• [Instructions for the task] Your task is to copy the lines of the data below from the line holding "FA-18D Jet Crash" through the line holding "Abbildung von Slunecko", inclusive, exactly and with nothing added.

• [Information given]
-------
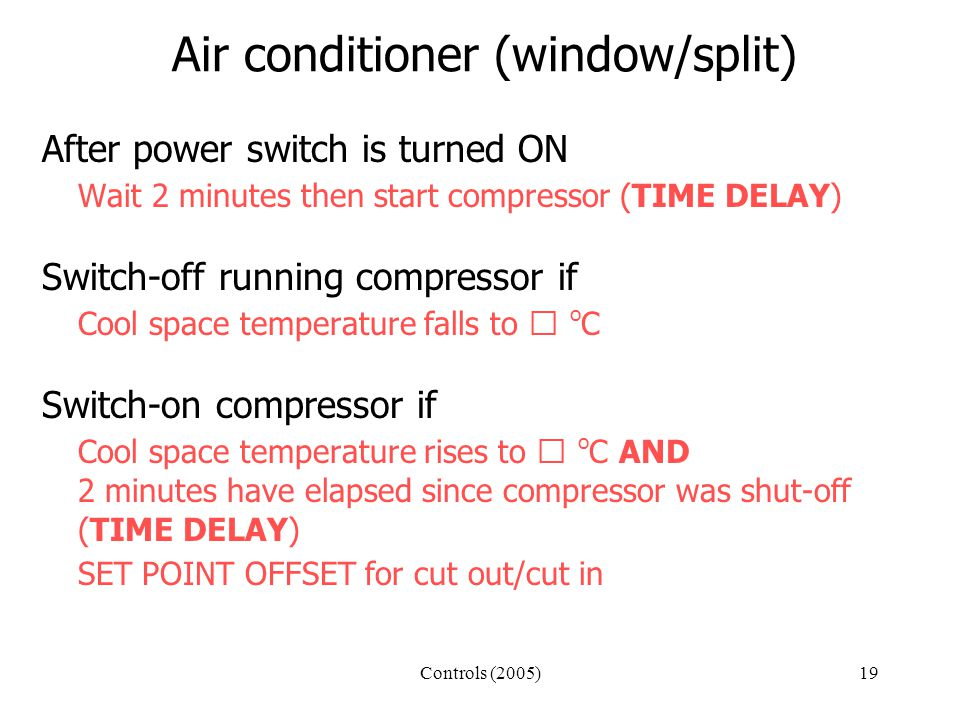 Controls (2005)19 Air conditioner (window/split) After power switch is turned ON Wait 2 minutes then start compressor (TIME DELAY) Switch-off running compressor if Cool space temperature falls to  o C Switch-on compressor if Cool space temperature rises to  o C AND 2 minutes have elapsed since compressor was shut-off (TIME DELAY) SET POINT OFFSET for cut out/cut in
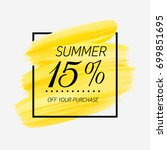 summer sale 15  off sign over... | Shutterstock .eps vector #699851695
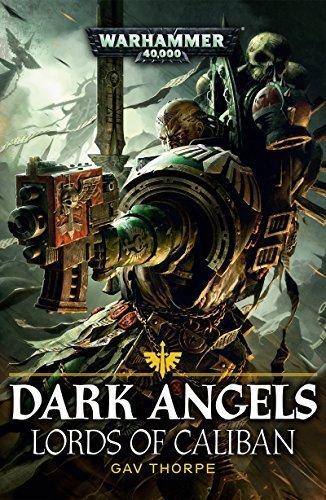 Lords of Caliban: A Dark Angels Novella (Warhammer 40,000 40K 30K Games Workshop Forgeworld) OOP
-------
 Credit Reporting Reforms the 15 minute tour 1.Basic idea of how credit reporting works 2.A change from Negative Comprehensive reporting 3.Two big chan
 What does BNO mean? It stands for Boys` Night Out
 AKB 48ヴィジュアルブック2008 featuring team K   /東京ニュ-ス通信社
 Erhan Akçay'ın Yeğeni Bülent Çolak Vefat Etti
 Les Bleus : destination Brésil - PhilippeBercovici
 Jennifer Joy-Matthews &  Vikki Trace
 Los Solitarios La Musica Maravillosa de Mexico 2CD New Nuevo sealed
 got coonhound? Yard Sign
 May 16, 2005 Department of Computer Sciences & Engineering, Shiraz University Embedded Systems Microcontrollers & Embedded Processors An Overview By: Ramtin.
-------
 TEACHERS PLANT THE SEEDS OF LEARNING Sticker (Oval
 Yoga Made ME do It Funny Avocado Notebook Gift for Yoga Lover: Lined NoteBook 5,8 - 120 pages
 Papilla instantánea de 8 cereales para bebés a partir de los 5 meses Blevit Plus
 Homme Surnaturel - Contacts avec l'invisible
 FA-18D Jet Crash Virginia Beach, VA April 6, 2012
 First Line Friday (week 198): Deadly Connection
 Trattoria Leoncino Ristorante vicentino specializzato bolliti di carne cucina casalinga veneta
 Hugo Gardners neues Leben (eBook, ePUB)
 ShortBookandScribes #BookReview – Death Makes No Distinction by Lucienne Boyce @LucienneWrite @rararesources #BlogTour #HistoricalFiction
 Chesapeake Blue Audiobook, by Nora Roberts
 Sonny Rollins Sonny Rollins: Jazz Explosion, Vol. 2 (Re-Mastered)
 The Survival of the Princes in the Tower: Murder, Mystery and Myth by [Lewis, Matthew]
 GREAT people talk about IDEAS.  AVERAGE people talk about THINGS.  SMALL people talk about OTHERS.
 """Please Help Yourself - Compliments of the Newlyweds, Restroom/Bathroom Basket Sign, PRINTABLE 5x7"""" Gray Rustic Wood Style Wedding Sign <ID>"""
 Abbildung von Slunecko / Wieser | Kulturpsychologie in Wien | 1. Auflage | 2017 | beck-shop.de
-------
• [Output of the exercise]
 FA-18D Jet Crash Virginia Beach, VA April 6, 2012
 First Line Friday (week 198): Deadly Connection
 Trattoria Leoncino Ristorante vicentino specializzato bolliti di carne cucina casalinga veneta
 Hugo Gardners neues Leben (eBook, ePUB)
 ShortBookandScribes #BookReview – Death Makes No Distinction by Lucienne Boyce @LucienneWrite @rararesources #BlogTour #HistoricalFiction
 Chesapeake Blue Audiobook, by Nora Roberts
 Sonny Rollins Sonny Rollins: Jazz Explosion, Vol. 2 (Re-Mastered)
 The Survival of the Princes in the Tower: Murder, Mystery and Myth by [Lewis, Matthew]
 GREAT people talk about IDEAS.  AVERAGE people talk about THINGS.  SMALL people talk about OTHERS.
 """Please Help Yourself - Compliments of the Newlyweds, Restroom/Bathroom Basket Sign, PRINTABLE 5x7"""" Gray Rustic Wood Style Wedding Sign <ID>"""
 Abbildung von Slunecko / Wieser | Kulturpsychologie in Wien | 1. Auflage | 2017 | beck-shop.de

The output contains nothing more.